• Ausgelesener Text
##########
Sie erklärt sich zu den behaupteten Verletzungen der Versicherten der Klägerin mit Nichtwissen und bestreitet, dass die von der Klägerin aufgewendeten Kosten für Heilbehandlungen, Verletztengeld und Sozialversicherungsbeiträge sowie für Transport- und Reisekosten durch Verletzungen der Versicherten und die dadurch erforderlichen Behandlungen verursacht worden seien. Sie meint, eine Rechtsgrundlage für die Erstattung des Verletztengeldes und der Sozialversicherungsbeiträge bestehe nicht.

14

Das Gericht hat aufgrund der Beschlüsse vom 31.10.2006 (Blatt 108 der Akten) und 16.5.2007 (Blatt 144 der Akten) Beweis erhoben durch Einholung schriftlicher Gutachten der Sachverständigen Dr. med. ... und Prof. Dr. med. .... Wegen des Ergebnisses der Beweisaufnahme wird auf die schriftlichen Gutachten Bezug genommen.

Entscheidungsgründe

15

Die Klage ist - auch soweit sie über den für erledigt erklärten Teilbetrag von 403,92 € nebst Zinsen hinausgeht - begründet aus §§ 7 Abs. 1 StVG, 116 SGB X.

16

Die Klägerin kann Erstattung sämtlicher mit der Klage geltend gemachter Aufwendungen, die sie im Zusammenhang mit der Heilbehandlung ihrer Versicherten ... gehabt hat, verlangen.
##########
Extrahierte Datensätze

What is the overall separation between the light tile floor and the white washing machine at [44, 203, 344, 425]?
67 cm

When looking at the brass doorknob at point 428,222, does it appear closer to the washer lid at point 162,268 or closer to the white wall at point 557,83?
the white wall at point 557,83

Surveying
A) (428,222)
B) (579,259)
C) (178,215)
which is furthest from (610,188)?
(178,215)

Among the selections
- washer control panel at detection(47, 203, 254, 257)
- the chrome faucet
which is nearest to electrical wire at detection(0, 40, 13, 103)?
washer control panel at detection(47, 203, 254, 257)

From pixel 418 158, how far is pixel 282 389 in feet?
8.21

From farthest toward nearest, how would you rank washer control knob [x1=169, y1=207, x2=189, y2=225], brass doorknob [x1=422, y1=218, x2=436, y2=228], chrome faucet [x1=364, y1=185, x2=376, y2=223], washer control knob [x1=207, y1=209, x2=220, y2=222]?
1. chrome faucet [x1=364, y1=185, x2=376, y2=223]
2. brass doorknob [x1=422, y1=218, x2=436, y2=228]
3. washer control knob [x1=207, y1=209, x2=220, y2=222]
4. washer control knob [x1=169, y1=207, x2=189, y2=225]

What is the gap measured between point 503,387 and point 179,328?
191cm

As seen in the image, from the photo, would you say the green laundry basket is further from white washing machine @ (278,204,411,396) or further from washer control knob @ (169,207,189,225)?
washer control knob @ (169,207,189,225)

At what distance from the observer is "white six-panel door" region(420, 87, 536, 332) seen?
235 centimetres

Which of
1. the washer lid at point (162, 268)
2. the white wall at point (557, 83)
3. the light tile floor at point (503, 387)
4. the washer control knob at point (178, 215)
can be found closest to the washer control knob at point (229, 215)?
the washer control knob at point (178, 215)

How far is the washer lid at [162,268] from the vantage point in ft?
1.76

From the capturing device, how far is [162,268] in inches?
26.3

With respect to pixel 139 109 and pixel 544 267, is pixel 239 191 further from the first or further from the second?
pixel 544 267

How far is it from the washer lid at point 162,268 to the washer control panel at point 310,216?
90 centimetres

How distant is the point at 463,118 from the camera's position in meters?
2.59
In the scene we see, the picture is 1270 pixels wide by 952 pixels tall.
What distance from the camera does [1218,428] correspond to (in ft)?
##########
• Aufgabenstellung
Wie lässt sich der Absatz des Urteilsauszugs oben, der mit „Das Gericht hat aufgrund der Beschlüsse“ beginnt, als kurze Stichpunktliste wiedergeben, ohne seine wesentlichen Angaben zu verlieren?

• Antwort
- Beweiserhebung durch schriftliche Gutachten zweier Sachverständiger (ein Dr. med., ein Prof. Dr. med.)
- Grundlage: Beschlüsse vom 31.10.2006 (Blatt 108 der Akten) und vom 16.5.2007 (Blatt 144 der Akten)
- Zum Ergebnis der Beweisaufnahme wird auf die schriftlichen Gutachten verwiesen.